The Weaver Fish by Robert Edeson

The Weaver Fish by Robert Edeson is a unique and confounding work of fiction. It is fascinating and frustrating.

Here is a bit about the book:

Cambridge linguist Edvard Tøssentern, presumed dead, reappears after a balloon crash. When he staggers in from a remote swamp, gravely ill and swollen beyond recognition, his colleagues at the research station are overjoyed. But Edvard’s discovery about a rare giant bird throws them all into the path of an international crime ring.

The Weaver Fish is a gripping adventure story. Set on the island nation of Ferendes in the South China Sea, this book’s sound science and mathematical games will make you question all that you know, or think you know, about weaver fish, giant condors, the infamous tornado-proof Reckles® Texan hat, and much much more.

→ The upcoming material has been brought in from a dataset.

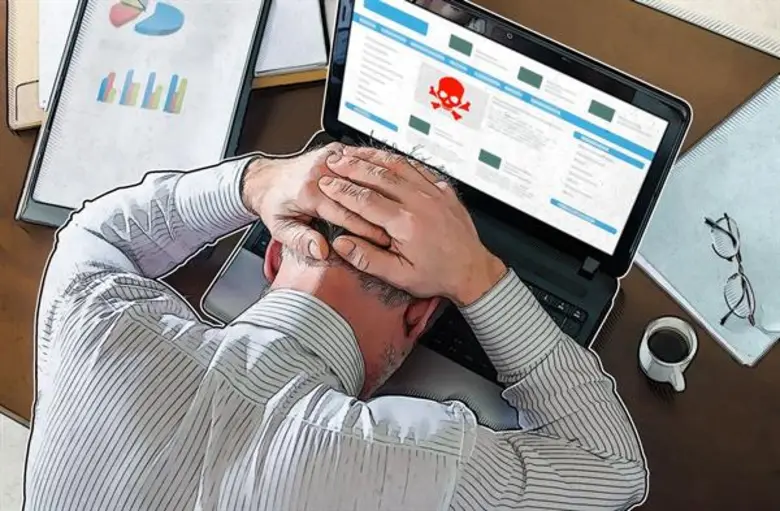 Kaspersky Lab เปิดตัว Kaspersky Security ...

The book is a bit confounding because I did not understand it until a few chapters into it. At first, the first few chapters seem pointless, but then they fit more into the story as you read along. It is a very interesting book once you get past some of the initial side trails.

Based on the writing, Edeson’s mind is amazing. He makes stuff up, but it sounds so real. I caught myself several times googling some of the things to find out that the things do not exist.

Once the story gets going, it is hard to put down. The plot is engaging and the characters are interesting. The best part is the climax where everything comes together.